The broader implications of ISI should also be considered within the general context of routine toxicity assessments with Daphnia. For example, standardized acute tests for assessing toxicant induced mortality in D. magna generally involve group exposures (commonly, 5–10 daphnids per exposure replicate) whereas in standard chronic toxicity assays where reproductive performance is an endpoint, individual daphnids are usually tracked in order to obtain neonate counts per individual (OECD 1984; ASTM 2012; USEPA 2002). The demonstration of ISI effects in the present study, as well as the observations from the “Daphnia-conditioned water” exposure studies (i.e.
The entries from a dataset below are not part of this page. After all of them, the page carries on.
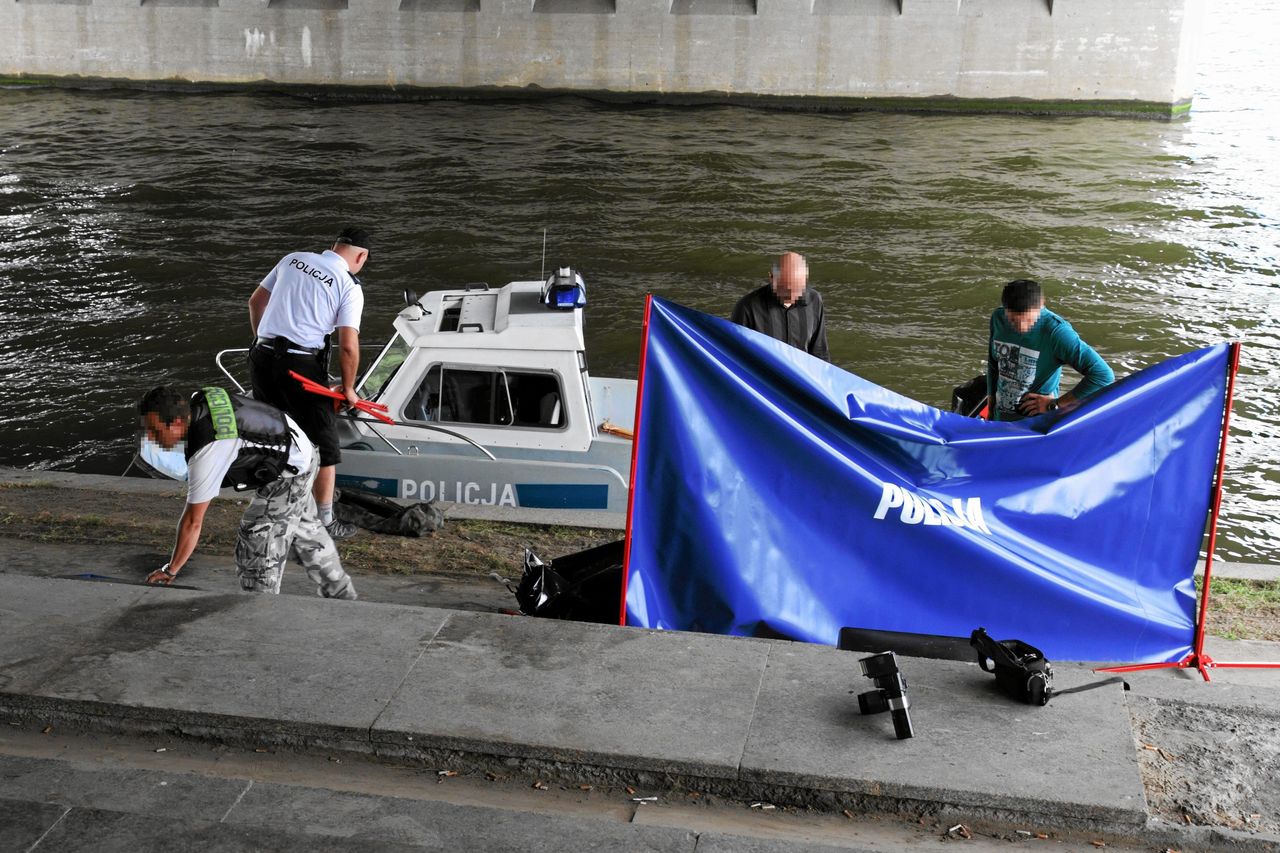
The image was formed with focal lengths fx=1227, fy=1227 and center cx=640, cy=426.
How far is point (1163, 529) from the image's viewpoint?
5652 mm

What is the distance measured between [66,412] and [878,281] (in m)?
11.4

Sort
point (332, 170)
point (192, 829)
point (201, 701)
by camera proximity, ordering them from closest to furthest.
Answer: point (192, 829), point (201, 701), point (332, 170)

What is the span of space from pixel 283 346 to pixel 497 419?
1822 millimetres

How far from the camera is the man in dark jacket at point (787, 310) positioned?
7820 mm

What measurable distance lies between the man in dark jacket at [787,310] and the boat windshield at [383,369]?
2846 millimetres

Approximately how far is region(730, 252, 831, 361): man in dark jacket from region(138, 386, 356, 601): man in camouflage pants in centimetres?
298

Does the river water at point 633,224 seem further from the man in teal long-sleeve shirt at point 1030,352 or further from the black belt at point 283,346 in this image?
the black belt at point 283,346

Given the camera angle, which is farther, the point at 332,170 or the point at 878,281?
the point at 332,170

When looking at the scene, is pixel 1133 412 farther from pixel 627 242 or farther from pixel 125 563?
pixel 627 242

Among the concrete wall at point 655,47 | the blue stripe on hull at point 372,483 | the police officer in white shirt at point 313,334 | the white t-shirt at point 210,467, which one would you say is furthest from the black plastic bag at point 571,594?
the concrete wall at point 655,47

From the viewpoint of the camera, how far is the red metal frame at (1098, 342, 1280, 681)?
537 cm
Hobæk and Larsson 1990; Burns 1995, Lürling et al. 2003; Burns 2000), illustrate the potential for ISI to confound standard toxicity assay results. Given the group exposure methods employed in the acute D. magna standard methods, ISI is likely a confounding factor that increases the apparent sensitivity of daphnids to toxicant exposure, as we have demonstrated for Cu and Pb (Fig. 1).
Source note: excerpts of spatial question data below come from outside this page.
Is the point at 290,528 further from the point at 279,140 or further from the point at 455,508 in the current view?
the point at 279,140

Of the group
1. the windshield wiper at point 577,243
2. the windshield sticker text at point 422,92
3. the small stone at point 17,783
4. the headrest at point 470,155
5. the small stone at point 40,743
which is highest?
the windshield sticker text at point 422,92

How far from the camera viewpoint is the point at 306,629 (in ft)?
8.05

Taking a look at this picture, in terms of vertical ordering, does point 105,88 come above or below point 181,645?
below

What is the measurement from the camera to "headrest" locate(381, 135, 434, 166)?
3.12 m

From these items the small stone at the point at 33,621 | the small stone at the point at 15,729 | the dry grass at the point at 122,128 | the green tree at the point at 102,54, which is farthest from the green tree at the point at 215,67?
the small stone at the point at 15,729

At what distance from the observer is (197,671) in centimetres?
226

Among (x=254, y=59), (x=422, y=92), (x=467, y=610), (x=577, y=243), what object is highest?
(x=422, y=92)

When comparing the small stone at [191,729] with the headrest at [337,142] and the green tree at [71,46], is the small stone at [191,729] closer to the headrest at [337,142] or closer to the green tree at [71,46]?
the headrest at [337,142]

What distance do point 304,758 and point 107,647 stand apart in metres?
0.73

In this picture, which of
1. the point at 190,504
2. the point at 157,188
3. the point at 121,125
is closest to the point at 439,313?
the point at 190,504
As a final consideration, the effects of ISI should be accounted for when models are used to predict population responses to toxicants from data generated from individual daphnid tests (e.g. Martin et al. 2013a, b; Gabsi et al. 2014a, b; Ananthasubramaniam et al. 2015). As we have demonstrated in this study, disregarding ISI within populations may affect the accuracy of model predictions where toxic outcomes have the potential to be underestimated.

Conclusions

Given our experimental results, we reject the null hypothesis that ISI among D. magna neither impacts its life history strategies, nor affects toxicity assessment measures in Cu and Pb exposure experiments. Furthermore, these results, in addition to those of the published “Daphnia-conditioned water” experiments refute the assumption that experiment scaling has no effect on toxicity outcomes in D. magna. Thus, extrapolation of results from scale-up experiments to experimental assays with single daphnids, such as the D. magna standardized reproduction assay, may confound conclusions. The body of evidence described within the present paper suggests that Daphnia need only “sense” the presence of conspecifics to modify life-history strategies characteristic of intraspecific competition and to potentially affect their sensitivity to contaminant exposure. Given that Daphnia are likely to be in contact with conspecifics and/or the chemical cues left behind by conspecifics in the environment, it is likely that ISI acts as a modulator of Daphnia’s life history strategy and may also affect its sensitivity to contaminant exposure. Observations by Gergs et al. (2013) that contaminant-induced changes in D. magna population demography in predator–prey systems can increase the vulnerability of populations to localized extinction demonstrates the need to better understand the implications of ISI in the broader context of Daphnia ecology. More research is needed to assess the prevalence of ISI-enhanced toxicity across multiple contaminant classes/modes of toxic action within D. magna and determine how widely the phenomenon of ISI-enhanced toxicity extends to species beyond Daphnia and the limited collection of other organisms for which it has been observed.